Empowering the Edge: Dynamic, Disruptive Trends are Shaping the Digital World
Before COVID-19, and continuing through it as well, the Internet of Things (IoT), Machine Learning (ML) and Artificial Intelligence (AI) were the key drivers behind digital transformation and commanding the lion’s share of wallet for IT budget planning. IoT speaks to interconnected devices, riding on your network or the internet, and analysts predict there will be tens of billions of interconnected devices in a few short years. Imagine smart cities with traffic lights and directional guidance, flowing traffic in optimal ways to reduce congestion or improve air quality. Or devices in mass agriculture recording soil moisture and nitrogen levels, helping growers determine when to plant and when to harvest optimal yields.
5G enabled wireless networks speed this up, allowing for more and more devices to be connected to the network. But what do you do with all this stranded, useful data that exists outside of the centralized data center? How do you access these data lakes? And more importantly, how do you harness the value of this data and where does your processing need to be in relation to your data? Is a centralized cloud strategy best or a decentralized, edge-computing or micro-cloud strategy preferable?
IT organizations are increasingly looking at cloud journeys as a multi-stage trip, with applications being moved out of the data center to enjoy economies of scale in hosted colocation providers who must now act as cloud consultants, helping clients determine which apps can be re-platformed for public clouds vs. hosted private clouds and providing hyper-speed, low-latency connectivity between those cloud nodes. Many organizations are going through these same decision trees and making choices to better align their resources on application development and less on infrastructure support.
One such challenge is edge computing. How do you gain relevant access and make good use of data created at the core, near-edge and edge? And how do you do so in an ultra-low-latency way that’s required by technologies such as ML and AI? What new opportunities and use cases have emerged as a result of this increase in edge computing?

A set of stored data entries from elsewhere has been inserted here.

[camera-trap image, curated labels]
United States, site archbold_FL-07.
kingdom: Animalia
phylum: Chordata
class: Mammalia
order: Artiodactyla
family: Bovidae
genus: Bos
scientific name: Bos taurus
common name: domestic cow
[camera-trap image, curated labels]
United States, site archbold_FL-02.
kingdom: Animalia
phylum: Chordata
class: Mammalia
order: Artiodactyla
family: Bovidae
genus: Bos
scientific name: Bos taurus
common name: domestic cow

One good example is in-game sports betting. In-game betting through legalized sportsbooks has become increasingly popular, and in order for users to have a seamless experience, there is a need for real-time data analytics. One case study is a leading bare metal automation platform provider that wanted to develop an app to allow gamblers to do in-game betting on MLB games. The challenge was dealing with High Definition video data with large, unstructured data sets. In addition, there were high processing requirements and the data processing needed to be done within very close proximity to sports venues in order to achieve low latency.

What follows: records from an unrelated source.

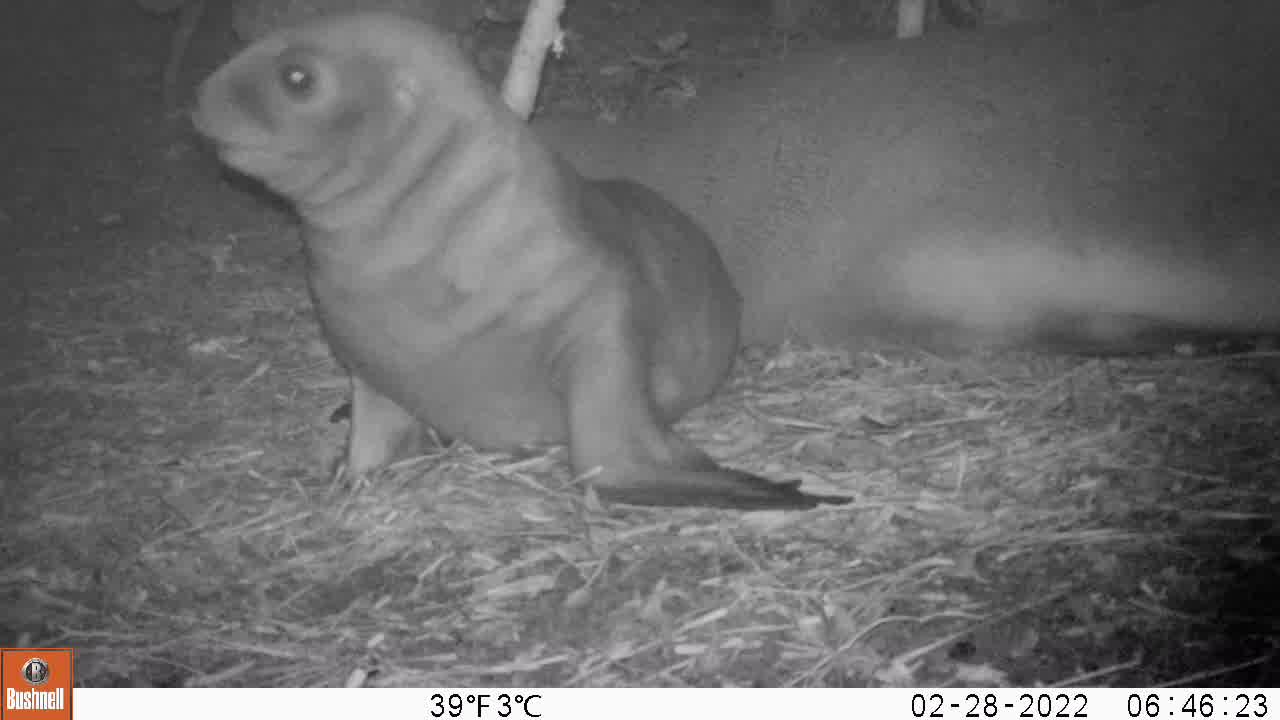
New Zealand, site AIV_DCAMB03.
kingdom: Animalia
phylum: Chordata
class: Mammalia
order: Carnivora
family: Otariidae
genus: Phocarctos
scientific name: Phocarctos hookeri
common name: new zealand sea lion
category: sealion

The solution? A Tier 3 edge data center colocation with a dedicated bare metal environment and a purpose-built cloud instance close to where the data was being captured. Professional services were also utilized for security and infrastructure deployment. This solution achieved a seamless application experience for in-game betting using real-time data, bringing computing to the edge of the client’s network with very low latency. The customer was able to take advantage of an entirely new revenue stream from existing media content.

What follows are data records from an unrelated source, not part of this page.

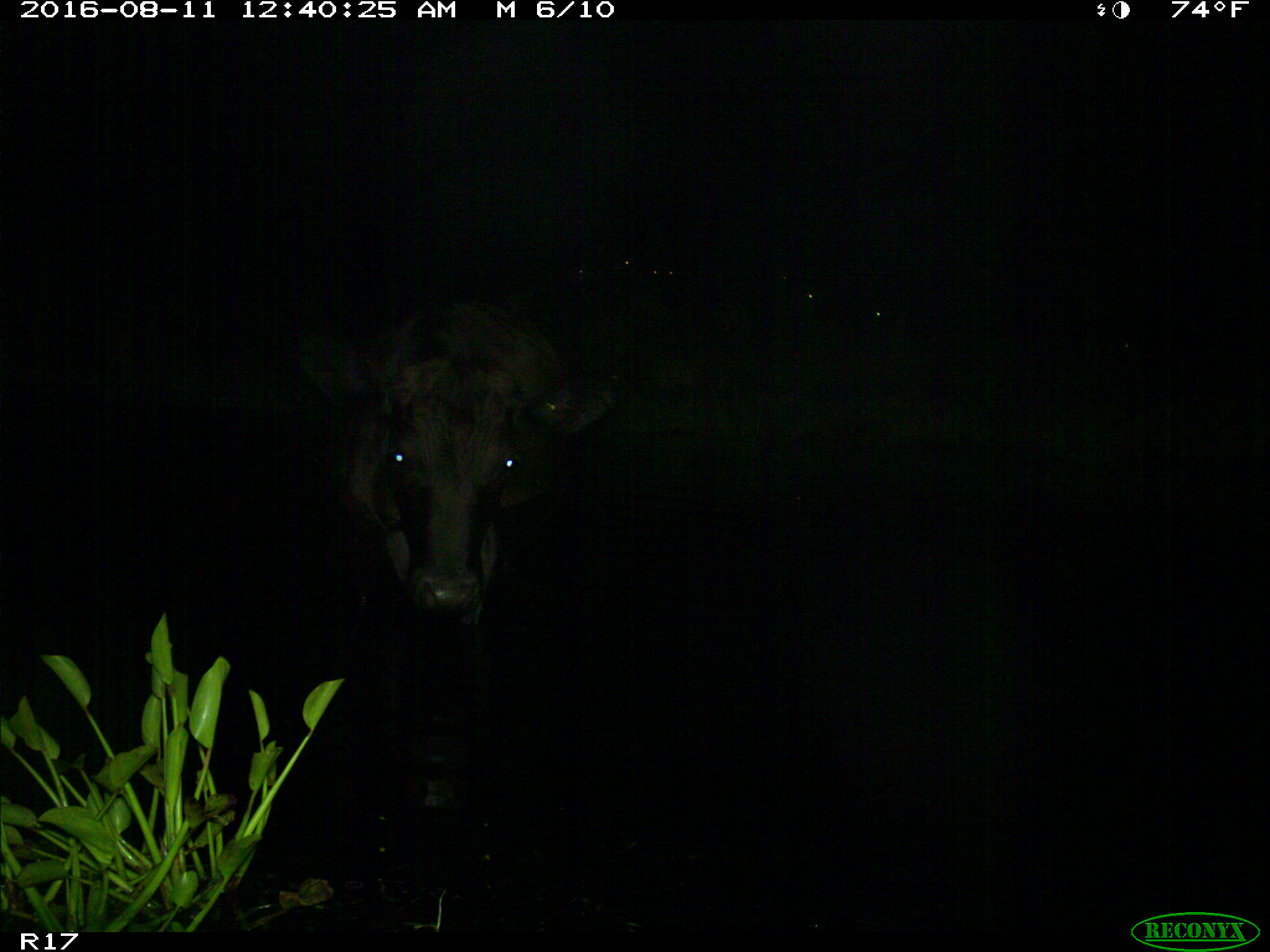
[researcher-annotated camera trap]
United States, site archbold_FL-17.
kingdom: Animalia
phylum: Chordata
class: Mammalia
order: Artiodactyla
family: Bovidae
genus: Bos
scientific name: Bos taurus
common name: domestic cow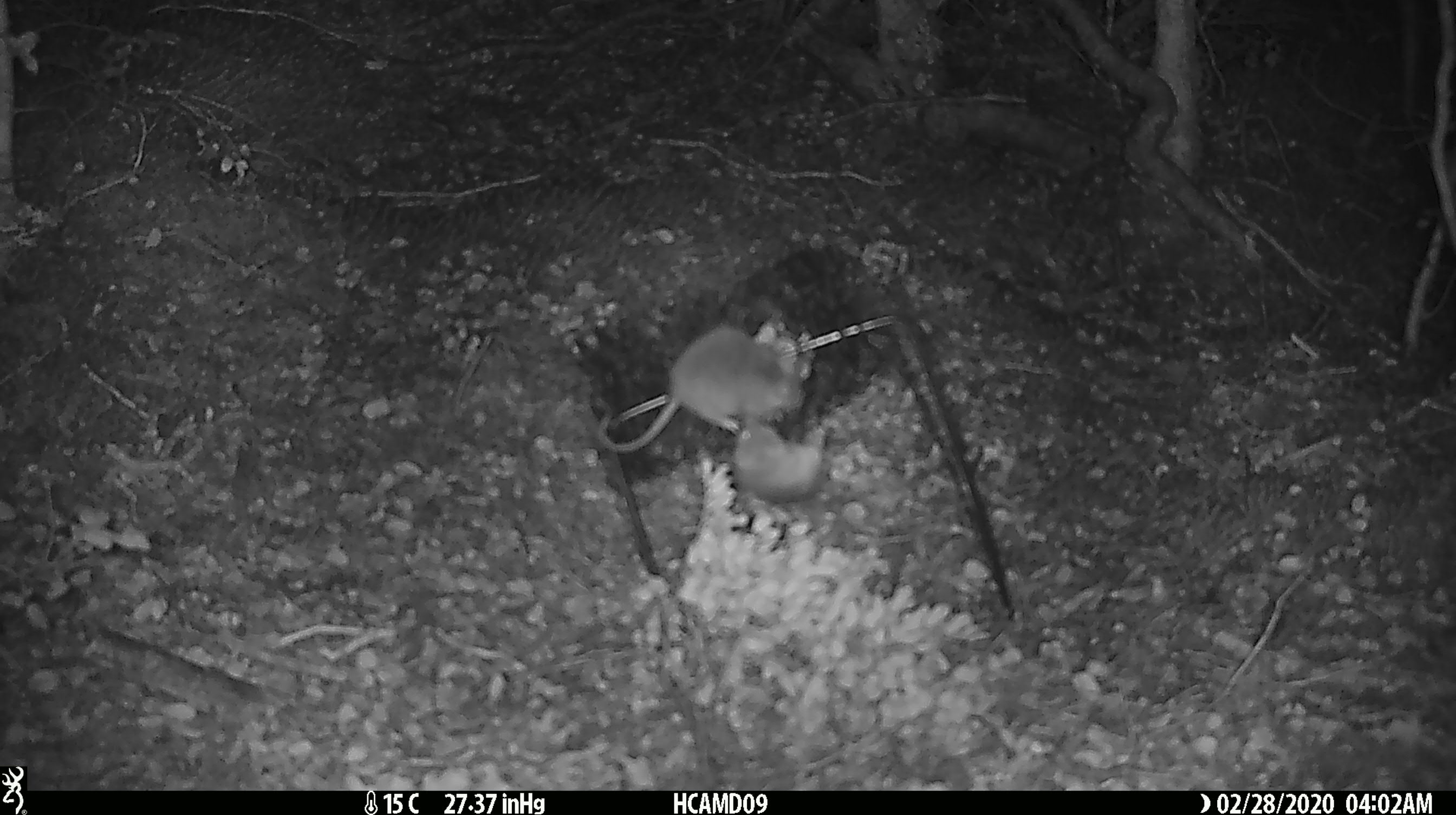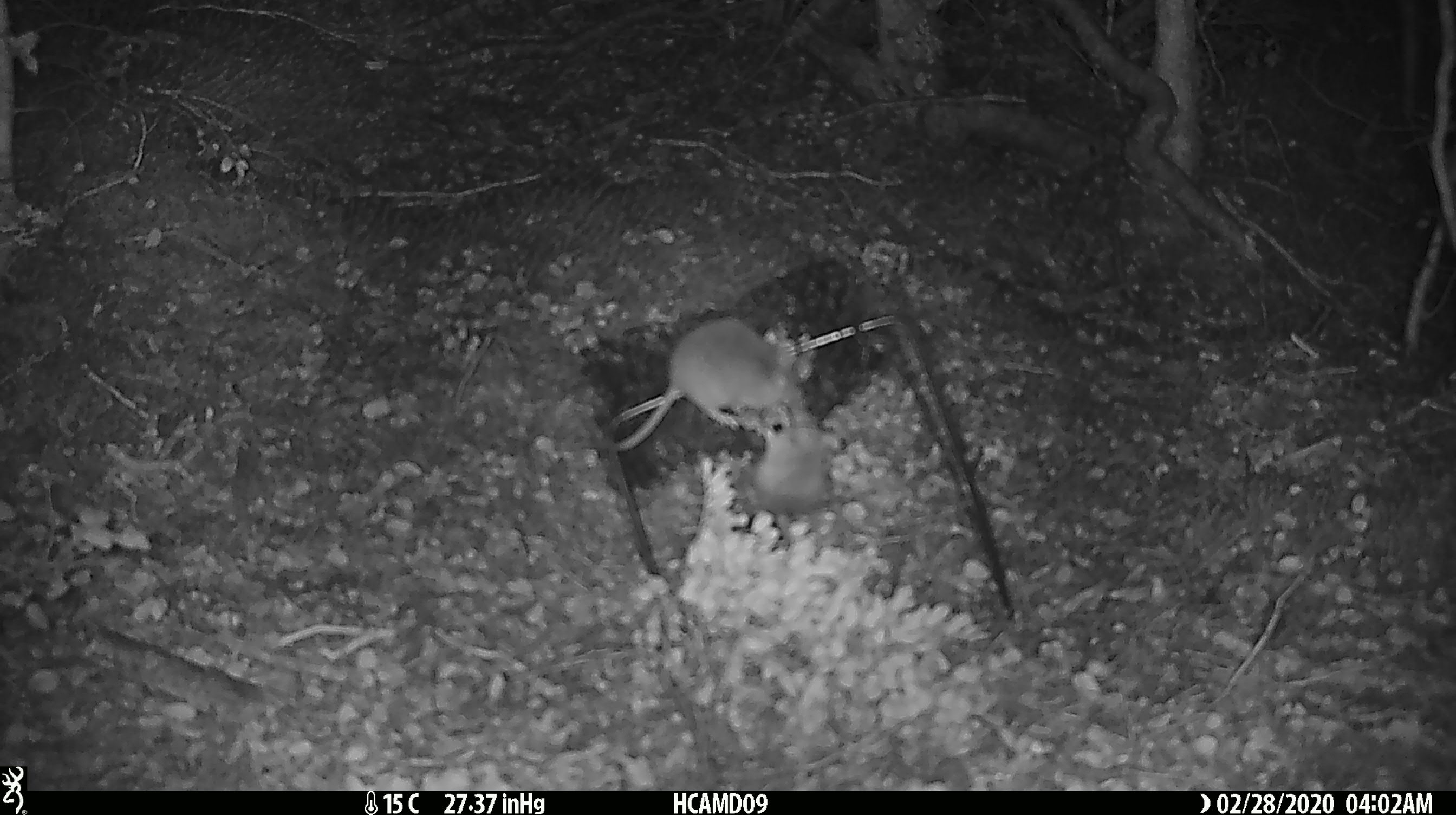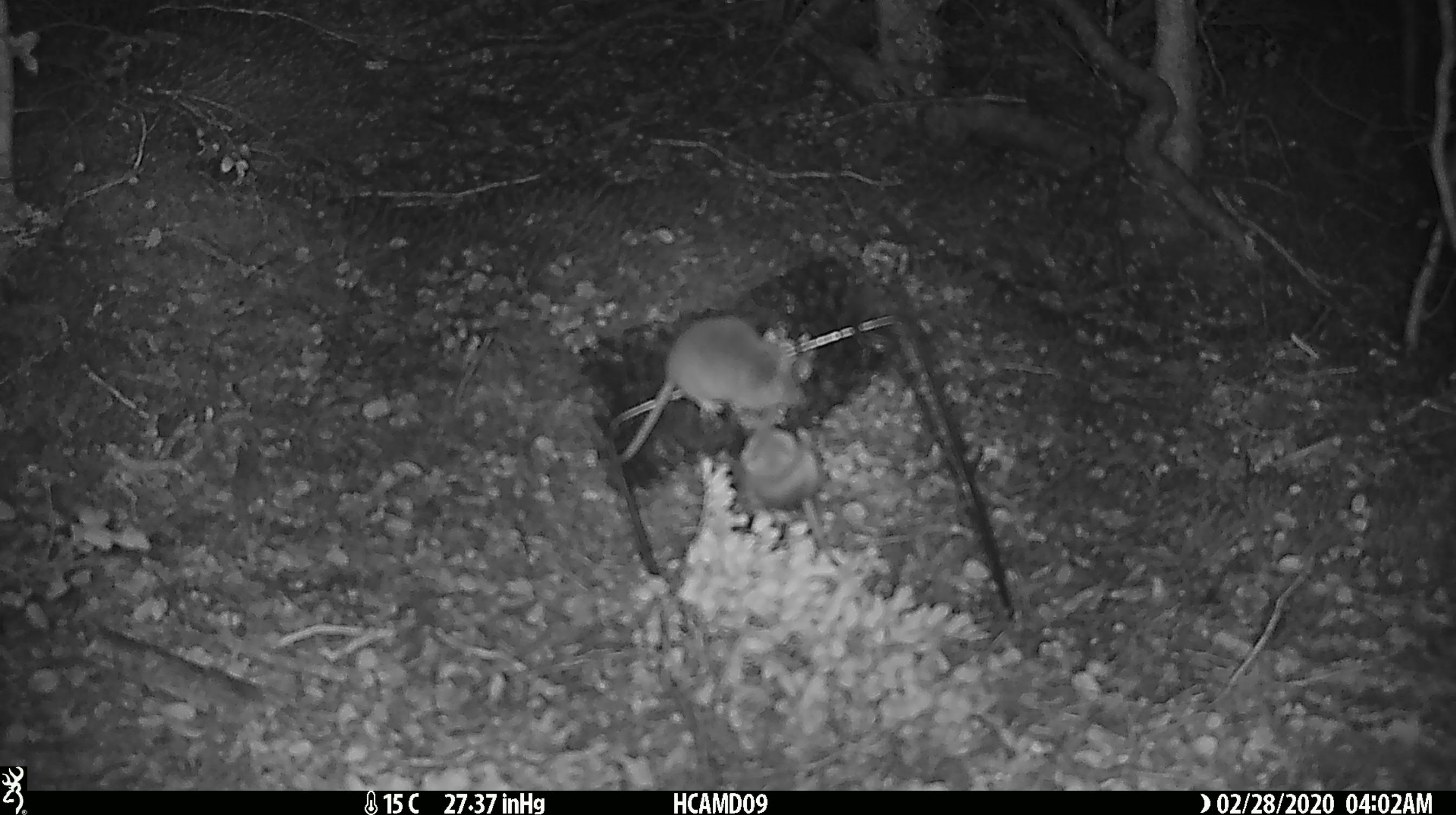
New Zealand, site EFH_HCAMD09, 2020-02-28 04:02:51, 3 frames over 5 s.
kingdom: Animalia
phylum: Chordata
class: Mammalia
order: Rodentia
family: Muridae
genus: Mus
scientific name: Mus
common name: mouse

There are countless new revenue opportunities now that never existed before edge computing. With network backbone being of massive importance, organizations and IT leaders are strategically utilizing core-to-edge architectures because of all the emerging edge use cases and the criticality for low-latency and high bandwidth connections between devices. In fact, connected edge devices are projected to be in the trillions by 2025, and organizations that fail to adopt an edge deployment model could turn into this decade’s new version of Blockbuster Video.